======== Quoted text

# Burlington Bees Baseball team



## D Coates (Jan 6, 2006)

http://s196.photobucket.com/albums/aa190/Drew454/Burlington Bees/

While at "Royals Fanfest" this weekend with my son I ran across one of the Royals farm teams. They are apparently out of Burlington, Iowa. I quickly shot a couple of photos and sent them to my wife as a great Birthday gift idea (jersey) for her wonderful husband .


----------



## Oldbee (Sep 25, 2006)

Nice photos. Does your son play on the team? Are they playing baseball already in MO.?? Not here!! Three more months.  Those little league days go by fast.

I had to type in Burlington Bees in the PhB. search. Do you want to insert the exact link-- while you still can? .


----------



## D Coates (Jan 6, 2006)

Woops... Nope, he's a huge sports fan and the company I work for has season tickets to the KC Royals. "Fanfest" is to get fans excited about the upcoming year. Bad team but a great stadium. I do help coach him in little league. It's a city league and he's 10. Ironically, one of the kids on his team is Ryan Howard's (Phillies) son. I didn't know this until he showed up and sign autographs at one of the games. He was really nice and had ice cream with all the boys. I was a little embarassed in that I'm not particularly baseball inclined and here I am coaching a serious Major League players son.


----------

================
======== Data lines

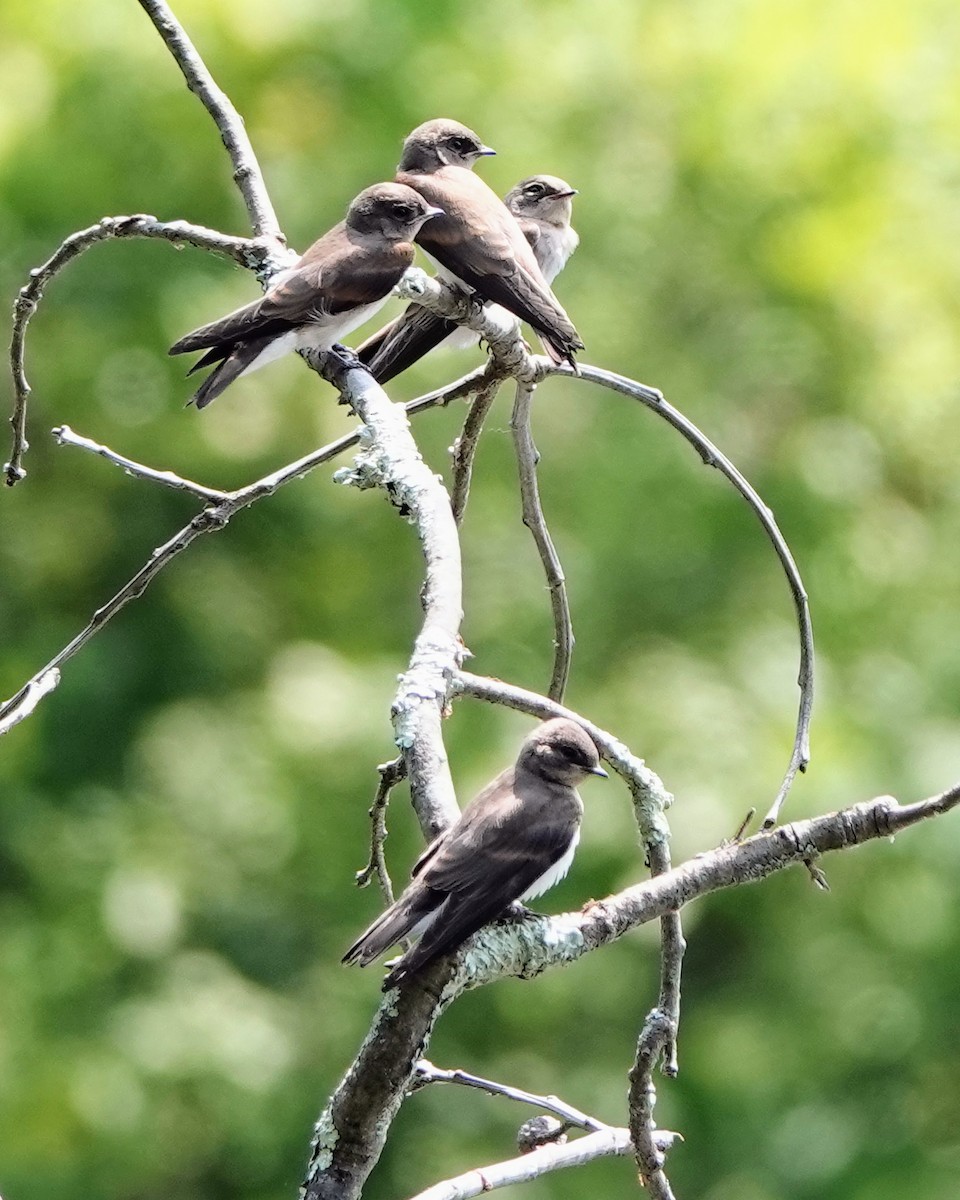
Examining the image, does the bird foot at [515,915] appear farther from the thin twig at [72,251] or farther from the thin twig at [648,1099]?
the thin twig at [72,251]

================

* **Work to be completed**: Can you set down the passage of the Burlington Bees thread that starts at "I had to type" and ends at "League players son.", word for word?

* **Solution below**:
I had to type in Burlington Bees in the PhB. search. Do you want to insert the exact link-- while you still can? .


----------



## D Coates (Jan 6, 2006)

Woops... Nope, he's a huge sports fan and the company I work for has season tickets to the KC Royals. "Fanfest" is to get fans excited about the upcoming year. Bad team but a great stadium. I do help coach him in little league. It's a city league and he's 10. Ironically, one of the kids on his team is Ryan Howard's (Phillies) son. I didn't know this until he showed up and sign autographs at one of the games. He was really nice and had ice cream with all the boys. I was a little embarassed in that I'm not particularly baseball inclined and here I am coaching a serious Major League players son.